My heart goes out the the family of that little girl. What a tragic thing to happen. Like others have already said, you just can't fix stupid.


----------



## heel600 (Oct 31, 2007)

*You can't fix stupid is right!*

In the article I think it said they want to pass a law to keep this from happening again.

I think there are already laws for this. I'm sure every state would require a building permit.

Even if there was some sort of loophole, I doubt a specific law would have prevented this. Too many stupid people out there.


----------



## nap (Dec 26, 2007)

> "People with common sense would put it maybe on a 5... but 20 amps, that's enough to power half of a house," said Slack. "She didn't have time to scream for help, close her eyes, nothing."


Obvioulsy any breaker would not be correct. It's just stupid to do what that guy did.

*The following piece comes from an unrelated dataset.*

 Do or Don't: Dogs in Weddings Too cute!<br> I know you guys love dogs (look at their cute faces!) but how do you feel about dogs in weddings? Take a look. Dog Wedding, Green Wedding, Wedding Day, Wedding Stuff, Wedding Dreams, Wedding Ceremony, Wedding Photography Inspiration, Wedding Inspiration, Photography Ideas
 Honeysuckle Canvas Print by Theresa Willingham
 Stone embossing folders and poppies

I see this happened in Texas. Do they use the electric chair for executions? It would be fitting.


This reminded me of a death near me a month or so ago. A young child of similar age got into a POCO pad mounted transformer that apparently had the lock missing. It killed him. Just sad that crap like this does happen.

Pudge:

actually, the voltage is increased for an electric fence to somewhere around 1 kV.

and 



> Amazing how parents that don't watch their kids want to blame someone else when their kid gets hurt or killed. If she would been watching them she could have acted sooner. Who knows how long she was on the fence before her son told her about it. Also had she done CPR correctly maybe she would have survived. Back blows are only for if they are choking. She should have done either the palm of one hand or 2 fingers doing compressions at a rate of 30 compressions to 2 breaths.


I am presuming you do not have children. You should not have to worry about the neighbors fence having the ability to kill your child. Children need to be watched but you also need to be able to allow your child to have freedoms as well. I guess you think we should just all keep oour children locked in their bedrooms? Whoops, better not do that. A kid hung themselves when they jumped off the top bunk and got his shirt caught. Maybe we should just sedate them until they turn 18.

this is 100% the neighbors fault. The child and the mother have absolultely no fault in this. NONE. NADA. ZIP!!!!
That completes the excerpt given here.